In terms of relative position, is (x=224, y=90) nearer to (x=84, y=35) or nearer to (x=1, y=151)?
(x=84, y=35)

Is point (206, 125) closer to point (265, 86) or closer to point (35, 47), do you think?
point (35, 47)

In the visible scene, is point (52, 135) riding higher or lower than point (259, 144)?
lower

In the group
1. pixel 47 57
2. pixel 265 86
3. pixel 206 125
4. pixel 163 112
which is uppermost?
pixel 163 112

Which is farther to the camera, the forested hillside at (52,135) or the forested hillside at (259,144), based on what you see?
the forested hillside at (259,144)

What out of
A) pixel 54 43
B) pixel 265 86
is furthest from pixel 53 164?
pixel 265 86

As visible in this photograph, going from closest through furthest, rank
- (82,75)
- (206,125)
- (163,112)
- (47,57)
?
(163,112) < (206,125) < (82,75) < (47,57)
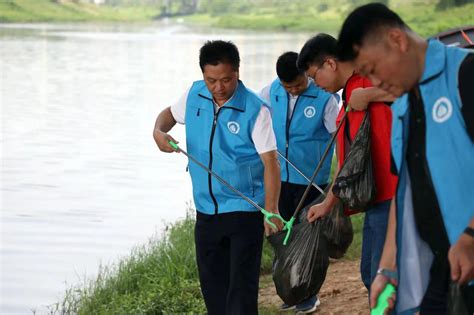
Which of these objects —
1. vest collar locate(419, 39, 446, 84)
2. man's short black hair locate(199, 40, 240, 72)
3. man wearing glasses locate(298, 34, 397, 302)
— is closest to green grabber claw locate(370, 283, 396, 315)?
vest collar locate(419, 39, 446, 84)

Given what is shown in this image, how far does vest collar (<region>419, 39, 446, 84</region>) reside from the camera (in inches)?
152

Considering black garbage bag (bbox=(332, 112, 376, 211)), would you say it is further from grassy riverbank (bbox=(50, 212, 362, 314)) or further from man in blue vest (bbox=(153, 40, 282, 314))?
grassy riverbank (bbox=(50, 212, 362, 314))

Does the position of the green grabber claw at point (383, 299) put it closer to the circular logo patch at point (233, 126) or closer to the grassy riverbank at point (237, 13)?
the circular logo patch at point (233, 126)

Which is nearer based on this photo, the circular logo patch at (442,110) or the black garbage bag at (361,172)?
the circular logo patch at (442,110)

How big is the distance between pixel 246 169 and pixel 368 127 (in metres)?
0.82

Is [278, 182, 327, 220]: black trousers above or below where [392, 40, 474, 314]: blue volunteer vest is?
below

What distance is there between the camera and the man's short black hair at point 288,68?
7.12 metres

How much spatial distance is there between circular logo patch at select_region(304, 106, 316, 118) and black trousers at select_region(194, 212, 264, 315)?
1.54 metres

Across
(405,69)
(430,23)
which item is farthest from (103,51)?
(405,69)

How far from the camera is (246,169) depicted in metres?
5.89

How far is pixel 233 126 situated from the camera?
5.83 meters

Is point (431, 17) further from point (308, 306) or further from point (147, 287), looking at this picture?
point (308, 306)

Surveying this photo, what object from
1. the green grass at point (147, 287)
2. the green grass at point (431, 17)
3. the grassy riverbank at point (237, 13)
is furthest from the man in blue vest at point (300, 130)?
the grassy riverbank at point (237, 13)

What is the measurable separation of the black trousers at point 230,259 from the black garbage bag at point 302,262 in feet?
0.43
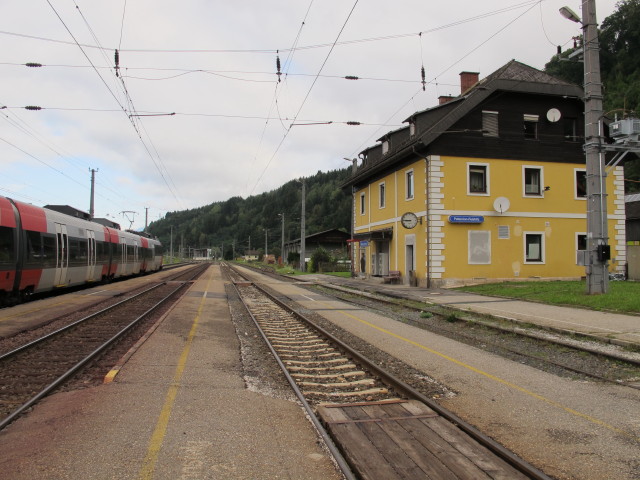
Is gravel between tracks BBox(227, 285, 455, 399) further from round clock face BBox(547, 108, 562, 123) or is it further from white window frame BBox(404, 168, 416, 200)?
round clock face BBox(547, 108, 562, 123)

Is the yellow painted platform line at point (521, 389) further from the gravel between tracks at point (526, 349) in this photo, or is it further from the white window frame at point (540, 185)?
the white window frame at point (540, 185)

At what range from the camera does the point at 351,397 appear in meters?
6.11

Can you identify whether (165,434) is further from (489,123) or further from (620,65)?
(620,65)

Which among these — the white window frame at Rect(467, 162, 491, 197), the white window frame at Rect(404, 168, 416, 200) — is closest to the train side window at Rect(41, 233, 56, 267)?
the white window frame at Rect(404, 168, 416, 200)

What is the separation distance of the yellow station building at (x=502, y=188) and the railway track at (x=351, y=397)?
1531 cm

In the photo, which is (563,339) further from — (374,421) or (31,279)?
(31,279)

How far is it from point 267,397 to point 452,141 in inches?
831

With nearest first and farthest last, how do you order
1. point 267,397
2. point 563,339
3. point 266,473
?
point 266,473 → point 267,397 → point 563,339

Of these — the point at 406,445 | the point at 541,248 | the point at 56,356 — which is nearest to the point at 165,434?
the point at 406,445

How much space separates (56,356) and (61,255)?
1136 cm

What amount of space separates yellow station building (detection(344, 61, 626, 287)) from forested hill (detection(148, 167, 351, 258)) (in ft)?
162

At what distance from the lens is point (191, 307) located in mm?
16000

------------------------------------------------------------------------

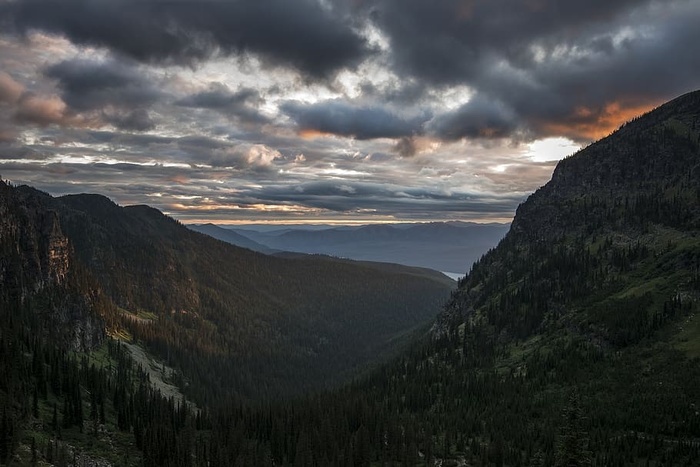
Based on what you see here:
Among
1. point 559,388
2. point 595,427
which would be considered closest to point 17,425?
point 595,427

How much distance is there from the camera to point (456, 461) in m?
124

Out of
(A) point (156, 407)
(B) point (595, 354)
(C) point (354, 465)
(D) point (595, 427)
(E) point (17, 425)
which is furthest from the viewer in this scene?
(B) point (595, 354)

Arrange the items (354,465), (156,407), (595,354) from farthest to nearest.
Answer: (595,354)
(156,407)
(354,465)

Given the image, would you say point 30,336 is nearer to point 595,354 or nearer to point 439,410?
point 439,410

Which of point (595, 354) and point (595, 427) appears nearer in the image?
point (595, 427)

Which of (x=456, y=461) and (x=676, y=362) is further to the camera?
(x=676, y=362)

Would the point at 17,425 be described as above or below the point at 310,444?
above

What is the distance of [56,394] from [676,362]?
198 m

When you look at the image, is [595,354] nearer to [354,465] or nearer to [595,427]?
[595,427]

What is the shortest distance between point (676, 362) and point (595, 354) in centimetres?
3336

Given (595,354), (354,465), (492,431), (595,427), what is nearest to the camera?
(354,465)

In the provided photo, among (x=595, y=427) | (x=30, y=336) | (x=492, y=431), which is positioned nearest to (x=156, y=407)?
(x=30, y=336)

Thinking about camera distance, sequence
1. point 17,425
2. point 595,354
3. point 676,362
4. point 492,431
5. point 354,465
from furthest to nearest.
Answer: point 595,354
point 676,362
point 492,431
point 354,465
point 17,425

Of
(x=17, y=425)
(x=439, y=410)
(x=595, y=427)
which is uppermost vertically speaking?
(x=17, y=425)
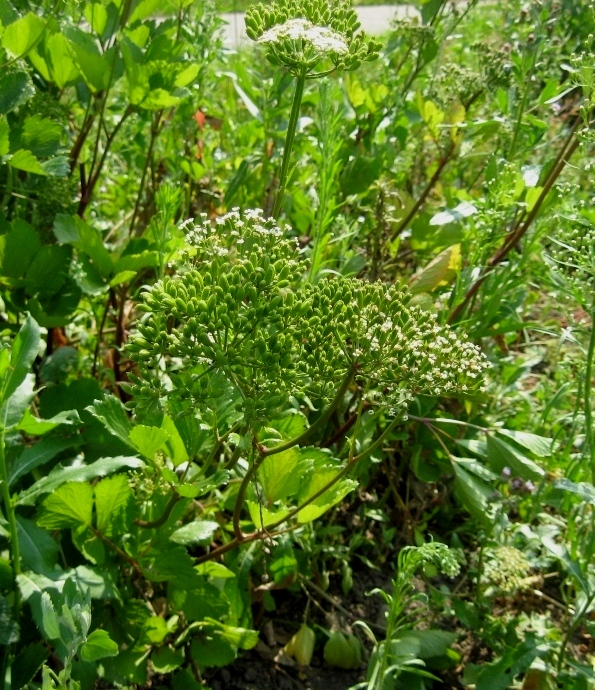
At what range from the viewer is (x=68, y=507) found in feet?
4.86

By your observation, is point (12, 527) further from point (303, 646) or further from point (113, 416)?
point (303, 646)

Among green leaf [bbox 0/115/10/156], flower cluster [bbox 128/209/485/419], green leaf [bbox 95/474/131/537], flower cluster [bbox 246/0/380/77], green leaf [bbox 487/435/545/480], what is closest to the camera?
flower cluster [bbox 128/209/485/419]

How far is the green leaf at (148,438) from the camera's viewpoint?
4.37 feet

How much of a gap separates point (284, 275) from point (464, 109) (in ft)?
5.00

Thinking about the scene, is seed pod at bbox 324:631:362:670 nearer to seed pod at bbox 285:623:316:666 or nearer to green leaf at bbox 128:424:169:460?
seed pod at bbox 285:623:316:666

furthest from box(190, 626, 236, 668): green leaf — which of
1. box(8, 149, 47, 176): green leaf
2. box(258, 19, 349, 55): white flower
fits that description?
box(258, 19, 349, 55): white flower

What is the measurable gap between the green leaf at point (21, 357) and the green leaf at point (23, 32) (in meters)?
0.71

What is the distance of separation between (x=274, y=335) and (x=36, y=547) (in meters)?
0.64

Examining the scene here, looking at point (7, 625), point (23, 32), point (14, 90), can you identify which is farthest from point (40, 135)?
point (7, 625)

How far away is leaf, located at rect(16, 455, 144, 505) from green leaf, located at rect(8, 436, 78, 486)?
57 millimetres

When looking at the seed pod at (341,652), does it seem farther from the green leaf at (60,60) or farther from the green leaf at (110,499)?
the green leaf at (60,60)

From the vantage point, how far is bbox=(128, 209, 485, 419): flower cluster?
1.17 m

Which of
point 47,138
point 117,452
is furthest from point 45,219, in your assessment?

------------------------------------------------------------------------

Task directions
Duplicate the entries above verbatim, starting with the line containing "How big is the" and going on through the line containing "1.54 metres".

Correct result
How big is the distance between pixel 246 169 and pixel 368 127 (in metres)?
0.82

Is [278, 182, 327, 220]: black trousers above or below where [392, 40, 474, 314]: blue volunteer vest is?
below

What distance is there between the camera and the man's short black hair at point 288,68?
7.12 metres

How much spatial distance is there between circular logo patch at select_region(304, 106, 316, 118) and black trousers at select_region(194, 212, 264, 315)?
1.54 metres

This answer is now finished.